I frown. “Meant what?”

He doesn’t turn around. “I like you. Still. Even if I shouldn’t.”

And then he leaves, just like that, and the silence he leaves behind is suffocating.

I stand in the kitchen, my head a chaotic mess of what just happened. My arms come up around my waist, holding myself like maybe I can keep everything in if I just squeeze hard enough. But the quiet floods in, wraps around me, presses hard against my ribs.

And then the spiral hits.

Because kissing Knox again—letting myself feel that much again—it opens a door I thought I’d boarded up for good.

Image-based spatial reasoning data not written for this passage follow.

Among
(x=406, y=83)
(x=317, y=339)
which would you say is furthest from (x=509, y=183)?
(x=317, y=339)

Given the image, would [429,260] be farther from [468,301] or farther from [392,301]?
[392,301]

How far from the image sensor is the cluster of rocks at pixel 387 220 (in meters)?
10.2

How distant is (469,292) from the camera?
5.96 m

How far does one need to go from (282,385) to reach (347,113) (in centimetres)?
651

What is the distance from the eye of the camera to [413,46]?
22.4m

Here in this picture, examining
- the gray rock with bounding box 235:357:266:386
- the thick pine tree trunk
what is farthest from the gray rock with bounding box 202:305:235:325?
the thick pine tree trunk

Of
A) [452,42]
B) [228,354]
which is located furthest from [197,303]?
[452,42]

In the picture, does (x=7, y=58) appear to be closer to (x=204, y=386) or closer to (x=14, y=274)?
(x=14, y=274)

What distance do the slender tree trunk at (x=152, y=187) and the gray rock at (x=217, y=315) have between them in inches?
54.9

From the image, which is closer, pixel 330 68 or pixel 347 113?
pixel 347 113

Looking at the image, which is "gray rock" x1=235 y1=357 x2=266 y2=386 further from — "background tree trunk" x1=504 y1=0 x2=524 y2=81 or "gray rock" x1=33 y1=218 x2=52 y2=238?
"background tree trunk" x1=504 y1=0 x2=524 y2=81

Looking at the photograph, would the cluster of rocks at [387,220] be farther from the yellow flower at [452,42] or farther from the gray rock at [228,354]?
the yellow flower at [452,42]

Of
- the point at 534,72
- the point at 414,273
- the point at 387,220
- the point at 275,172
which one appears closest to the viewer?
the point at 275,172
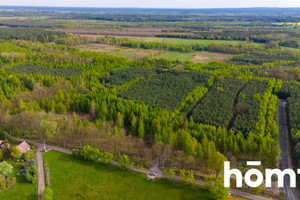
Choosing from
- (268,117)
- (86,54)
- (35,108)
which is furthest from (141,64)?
(268,117)

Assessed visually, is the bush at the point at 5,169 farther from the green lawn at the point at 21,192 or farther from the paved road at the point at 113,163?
the paved road at the point at 113,163

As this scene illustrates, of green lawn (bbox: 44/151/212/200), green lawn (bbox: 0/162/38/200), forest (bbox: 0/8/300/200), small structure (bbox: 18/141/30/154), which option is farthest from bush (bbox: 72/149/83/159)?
small structure (bbox: 18/141/30/154)

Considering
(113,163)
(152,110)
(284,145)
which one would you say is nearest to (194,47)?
(152,110)

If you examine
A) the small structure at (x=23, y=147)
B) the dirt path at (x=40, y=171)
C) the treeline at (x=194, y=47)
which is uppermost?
the treeline at (x=194, y=47)

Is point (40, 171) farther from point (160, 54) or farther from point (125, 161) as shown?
point (160, 54)

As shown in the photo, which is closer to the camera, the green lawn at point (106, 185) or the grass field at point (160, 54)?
the green lawn at point (106, 185)

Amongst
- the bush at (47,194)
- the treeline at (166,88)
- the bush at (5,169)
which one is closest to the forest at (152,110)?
the treeline at (166,88)
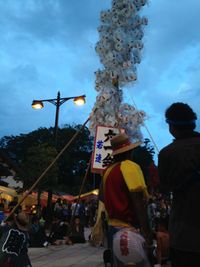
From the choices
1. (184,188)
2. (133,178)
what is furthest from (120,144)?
(184,188)

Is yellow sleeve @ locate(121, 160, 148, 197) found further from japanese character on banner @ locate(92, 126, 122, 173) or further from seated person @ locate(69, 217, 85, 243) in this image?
seated person @ locate(69, 217, 85, 243)

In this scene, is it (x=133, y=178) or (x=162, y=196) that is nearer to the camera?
(x=133, y=178)

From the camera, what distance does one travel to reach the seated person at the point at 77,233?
53.1 ft

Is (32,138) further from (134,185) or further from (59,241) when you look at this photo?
(134,185)

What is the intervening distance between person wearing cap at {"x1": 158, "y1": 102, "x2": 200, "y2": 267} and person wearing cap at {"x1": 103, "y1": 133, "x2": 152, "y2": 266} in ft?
2.82

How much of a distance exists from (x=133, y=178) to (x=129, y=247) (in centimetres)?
60

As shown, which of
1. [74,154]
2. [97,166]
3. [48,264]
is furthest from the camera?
[74,154]

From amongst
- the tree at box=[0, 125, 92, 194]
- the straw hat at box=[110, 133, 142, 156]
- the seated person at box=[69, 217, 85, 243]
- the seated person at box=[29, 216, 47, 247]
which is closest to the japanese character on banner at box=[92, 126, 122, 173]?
the seated person at box=[29, 216, 47, 247]

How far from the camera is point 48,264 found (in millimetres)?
9953

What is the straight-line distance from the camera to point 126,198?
13.3 feet

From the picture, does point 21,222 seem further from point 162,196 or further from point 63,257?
point 63,257

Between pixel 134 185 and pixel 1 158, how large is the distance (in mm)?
27539

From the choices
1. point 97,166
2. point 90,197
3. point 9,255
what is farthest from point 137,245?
point 90,197

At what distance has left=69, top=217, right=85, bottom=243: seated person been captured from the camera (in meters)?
16.2
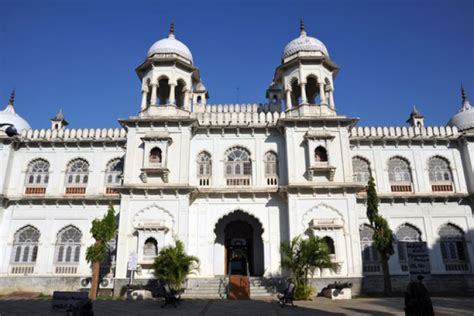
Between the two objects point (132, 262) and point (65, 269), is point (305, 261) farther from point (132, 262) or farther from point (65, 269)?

Back when we were just two wide-eyed kids who thought forever would wait for us, he used to talk about the future like it was already mapped out.

Coaching football. A little white house on a quiet street.

Two kids and a golden retriever in the backyard.

He wanted to be the dad who showed up to everything, the one in the stands with the loudest cheer and the biggest heart.

Just like his own. He said he’d teach his daughter how to throw a perfect spiral and terrify any teenage boy dumb enough to show up on the porch.

And I used to picture all of it with him.

But somewhere in the time we spent apart, that picture shifted. The edges blurred. The colors changed. Not because I stopped loving him—I’m realizing now that wasn’t the problem—but because reality caught up to me in the harshest, quietest way possible.

I left because I thought I wasn’t enough for the life he was building.

That he’d outgrow me the second the spotlight found him.

But it isn’t just fear or selfishness. Now it’s this thing that lives in my bloodstream like a warning bell.

My diagnosis—premature ovarian insufficiency.

A mouthful of a phrase that reshaped everything I thought I knew about my own future. About what I could give someone.

He thinks I ran to Seattle because it was shiny and new, and maybe part of me did. But I was scared of not being enough. And now I fear that more than ever.

I exhale, slow and shaky, the taste of his kiss still clinging to my lips.

I need to tell him. The truth. All of it.

Because if he still wants the picture he used to paint—the football games and backyard and tiny feet running down the hall—then I owe it to him to be honest.

Even if it means I lose him all over again.